__EXERCISE__.
The response should contain all of the data below, reproduced exactly, and no pictures.

[Stored data]
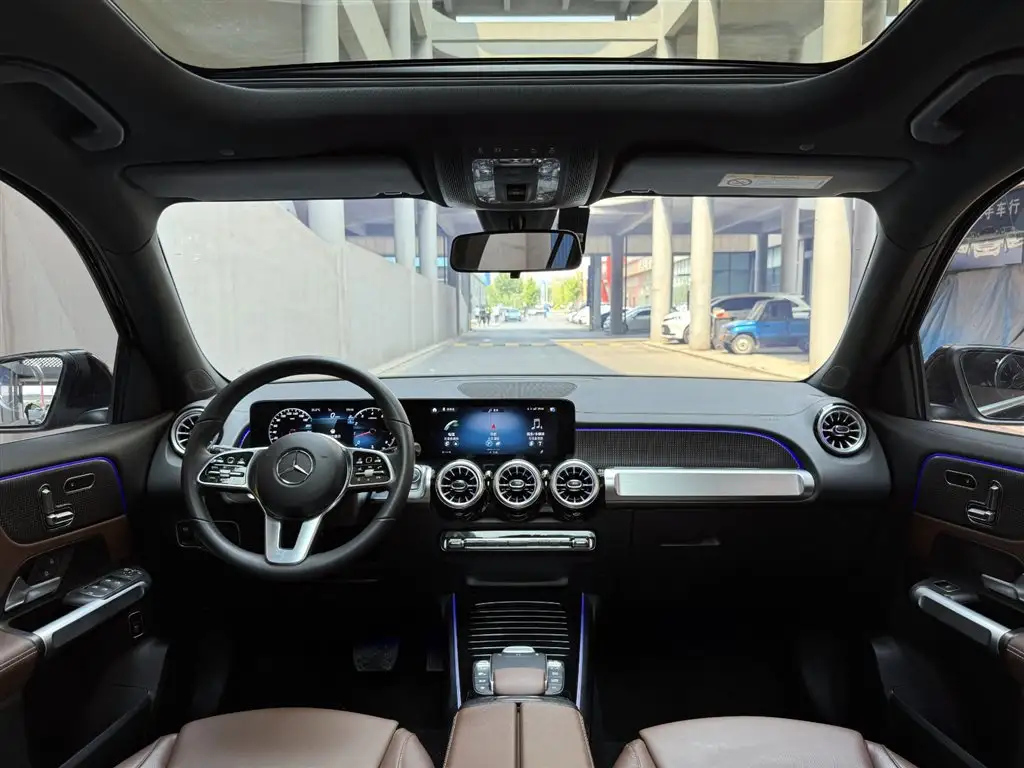 MERCEDES BENZ GLB 2023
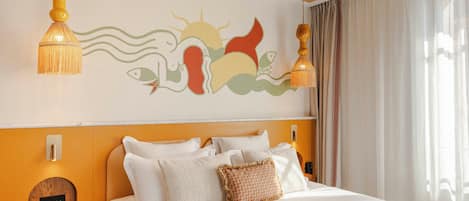 The Signature | In-room safe, blackout curtains, soundproofing, free WiFi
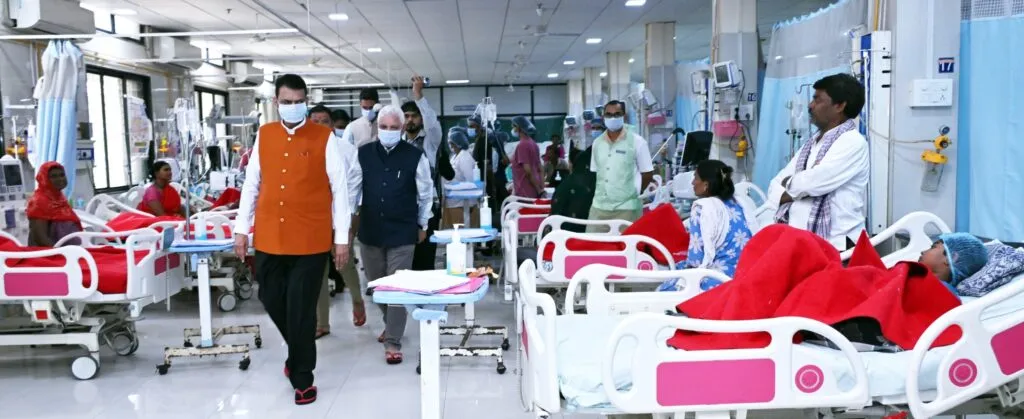 मेडिकल-मेयोतील विकासकामांना गती; फडणवीसांकडून सर्पदंशग्रस्त बालिकेची आस्थेने विचारपूस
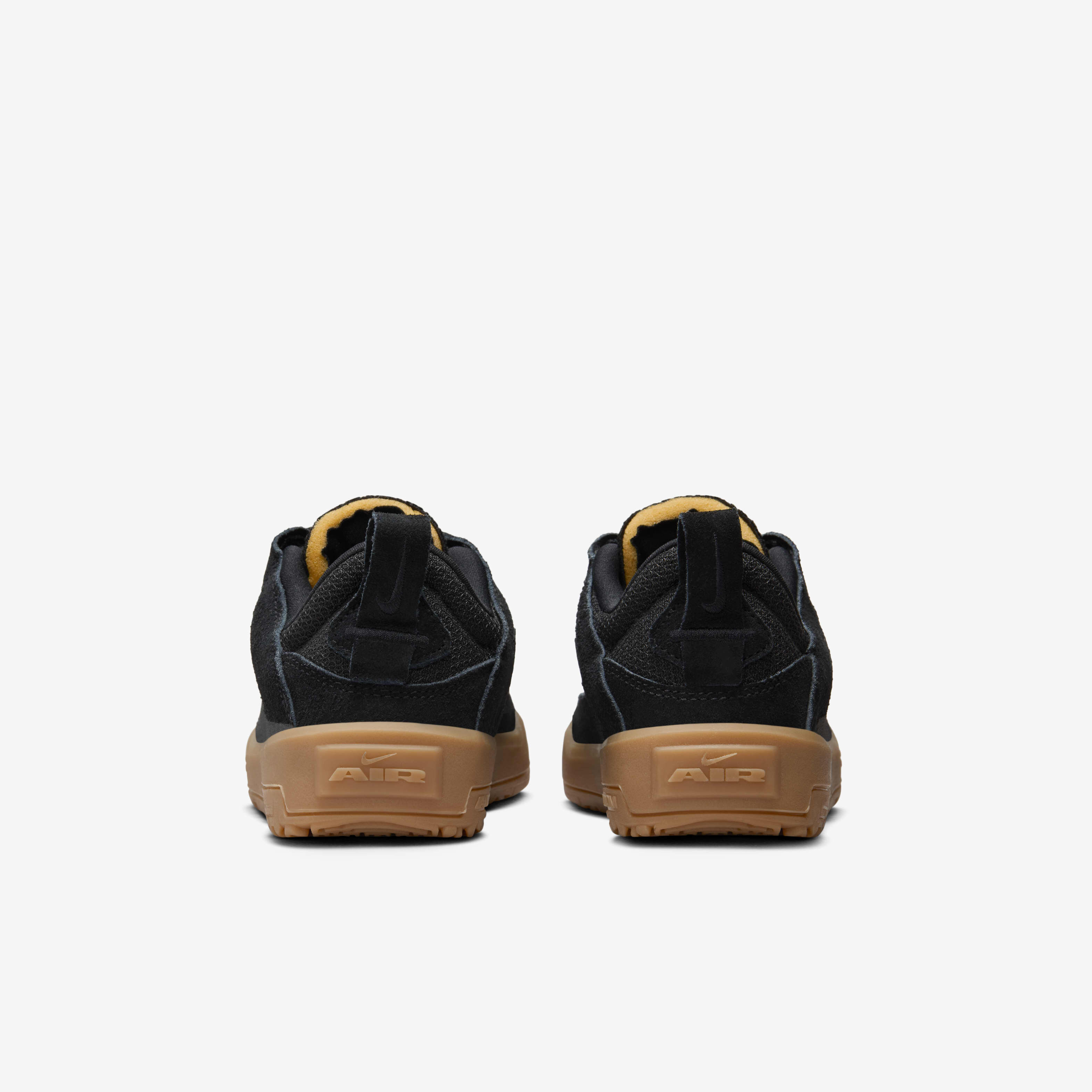 Nike skate shoes gum sole on sale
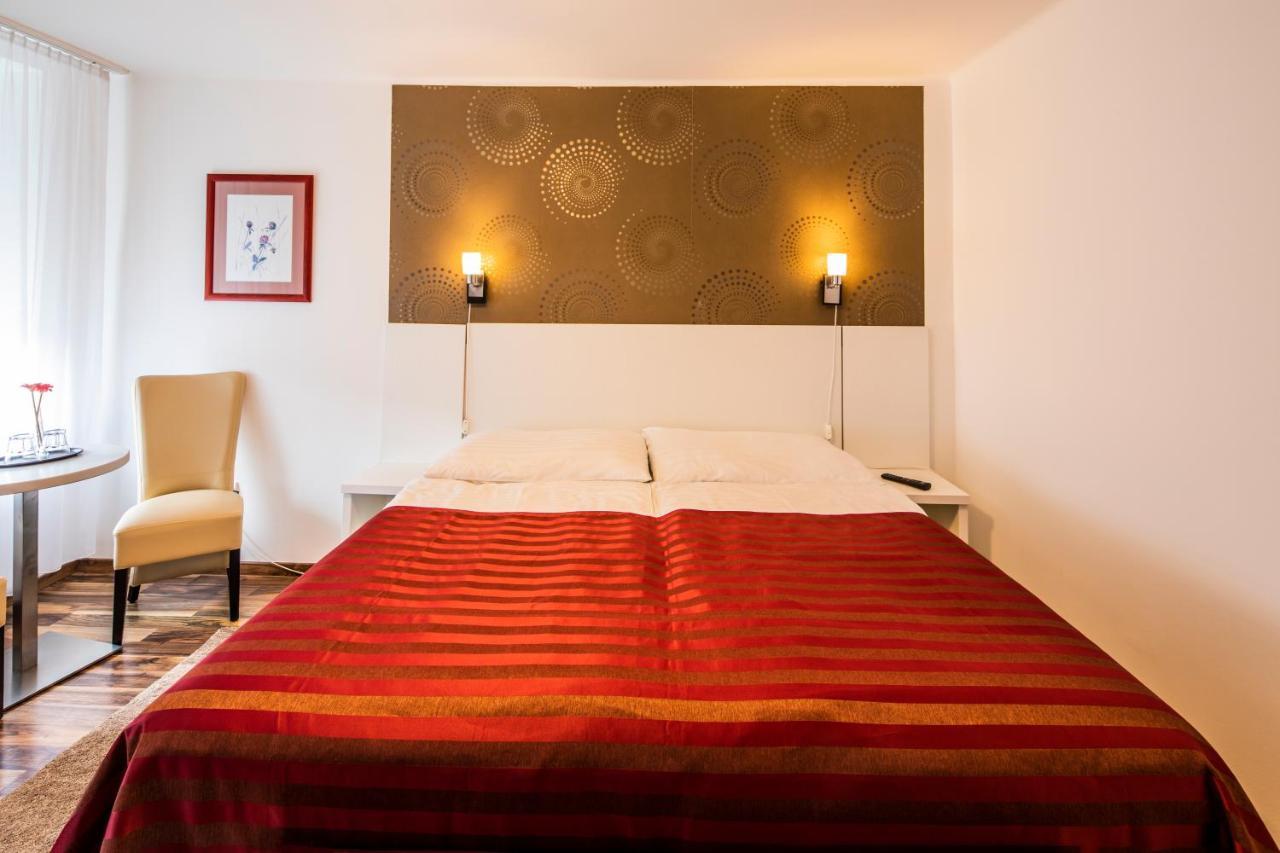 Riviera Rooms Vendegszobak Mosonmagyarovar Ngoại thất bức ảnh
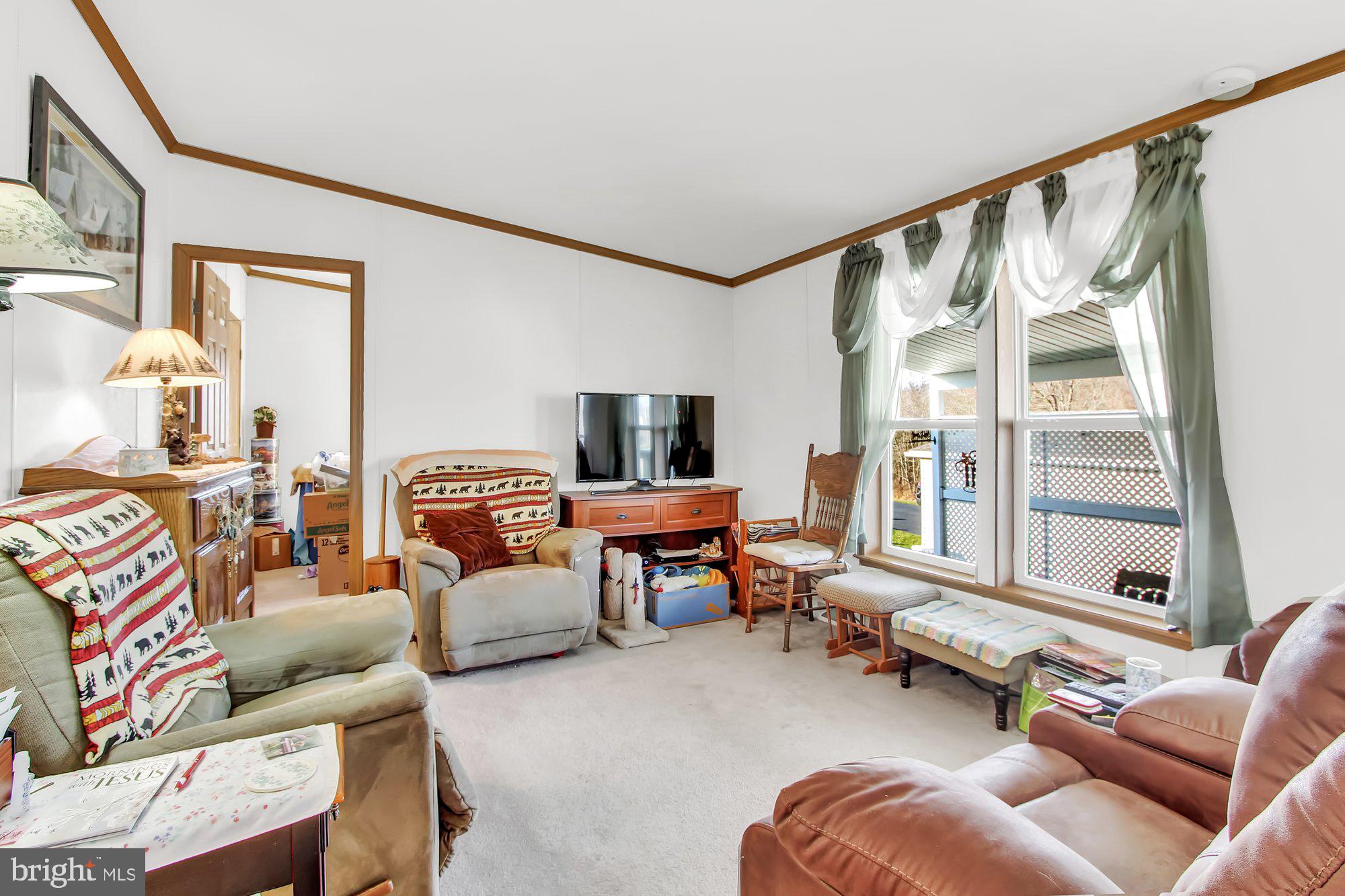 CRESTVIEW ACRES MHP - Residential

__WRITTEN RESPONSE__.
 MERCEDES BENZ GLB 2023
 The Signature | In-room safe, blackout curtains, soundproofing, free WiFi
 मेडिकल-मेयोतील विकासकामांना गती; फडणवीसांकडून सर्पदंशग्रस्त बालिकेची आस्थेने विचारपूस
 Nike skate shoes gum sole on sale
 Riviera Rooms Vendegszobak Mosonmagyarovar Ngoại thất bức ảnh
 CRESTVIEW ACRES MHP - Residential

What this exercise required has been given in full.